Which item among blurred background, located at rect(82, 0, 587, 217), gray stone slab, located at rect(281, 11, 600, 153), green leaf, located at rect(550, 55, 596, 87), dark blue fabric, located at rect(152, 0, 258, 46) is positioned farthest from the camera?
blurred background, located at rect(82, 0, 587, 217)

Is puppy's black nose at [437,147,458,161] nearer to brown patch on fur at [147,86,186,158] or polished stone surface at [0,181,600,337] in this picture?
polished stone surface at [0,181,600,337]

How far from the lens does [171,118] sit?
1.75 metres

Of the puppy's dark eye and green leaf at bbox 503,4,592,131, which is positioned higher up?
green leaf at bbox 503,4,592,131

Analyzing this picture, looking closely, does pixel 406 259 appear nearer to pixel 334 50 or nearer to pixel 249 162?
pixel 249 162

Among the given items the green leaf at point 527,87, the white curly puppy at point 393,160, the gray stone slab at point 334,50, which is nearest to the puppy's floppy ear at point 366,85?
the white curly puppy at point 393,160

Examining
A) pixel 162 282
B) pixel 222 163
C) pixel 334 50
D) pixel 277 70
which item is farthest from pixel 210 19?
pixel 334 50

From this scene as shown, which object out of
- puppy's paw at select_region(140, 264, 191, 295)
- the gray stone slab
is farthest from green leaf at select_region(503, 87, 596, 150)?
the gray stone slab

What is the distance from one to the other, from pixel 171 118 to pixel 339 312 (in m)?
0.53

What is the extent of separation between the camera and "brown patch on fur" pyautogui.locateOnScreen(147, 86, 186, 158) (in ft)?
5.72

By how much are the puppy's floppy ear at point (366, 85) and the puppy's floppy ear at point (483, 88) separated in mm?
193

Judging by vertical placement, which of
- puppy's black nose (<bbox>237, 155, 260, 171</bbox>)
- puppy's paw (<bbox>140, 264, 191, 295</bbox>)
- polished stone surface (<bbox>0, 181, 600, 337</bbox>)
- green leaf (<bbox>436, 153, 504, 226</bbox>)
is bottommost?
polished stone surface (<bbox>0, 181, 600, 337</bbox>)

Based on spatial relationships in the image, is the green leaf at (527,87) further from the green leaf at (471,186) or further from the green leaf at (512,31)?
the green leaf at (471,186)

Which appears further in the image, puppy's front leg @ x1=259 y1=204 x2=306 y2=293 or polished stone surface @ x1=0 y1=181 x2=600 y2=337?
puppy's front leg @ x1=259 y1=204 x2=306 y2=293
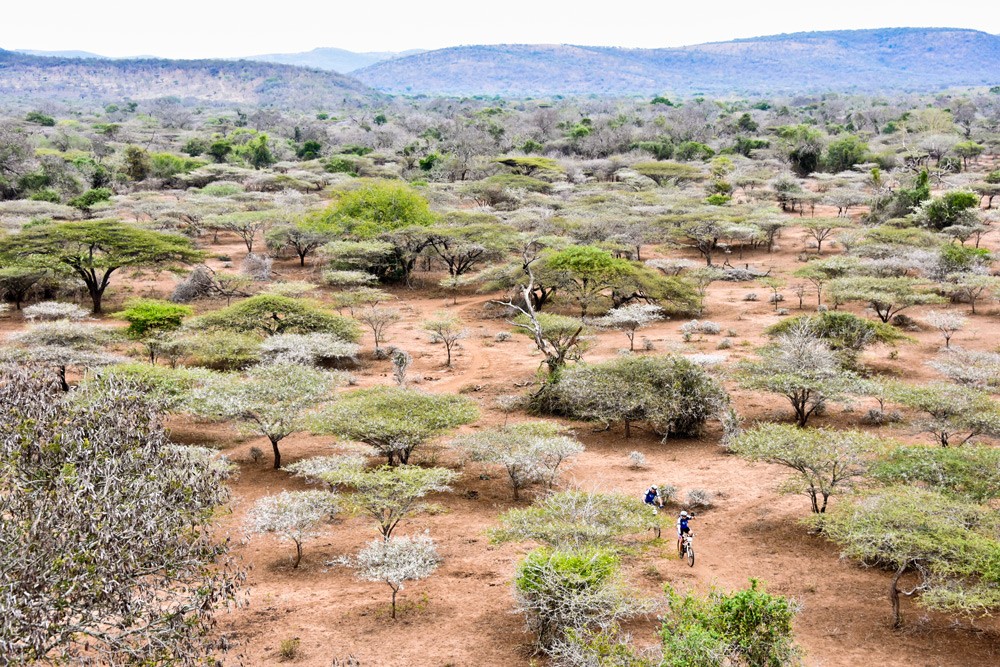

* [What to do]:
Please locate every line in the material above that contains the word "pixel", and copy each of those lines in full.

* [Answer]:
Analyzing this picture, looking closely, does pixel 406 259 appear nearer to pixel 334 50 or nearer to pixel 249 162?
pixel 249 162
A) pixel 162 282
B) pixel 222 163
C) pixel 334 50
D) pixel 277 70
which item is farthest from pixel 210 19?
pixel 334 50
What is the distance from one to the other, from pixel 171 118 to pixel 339 312 (in m)?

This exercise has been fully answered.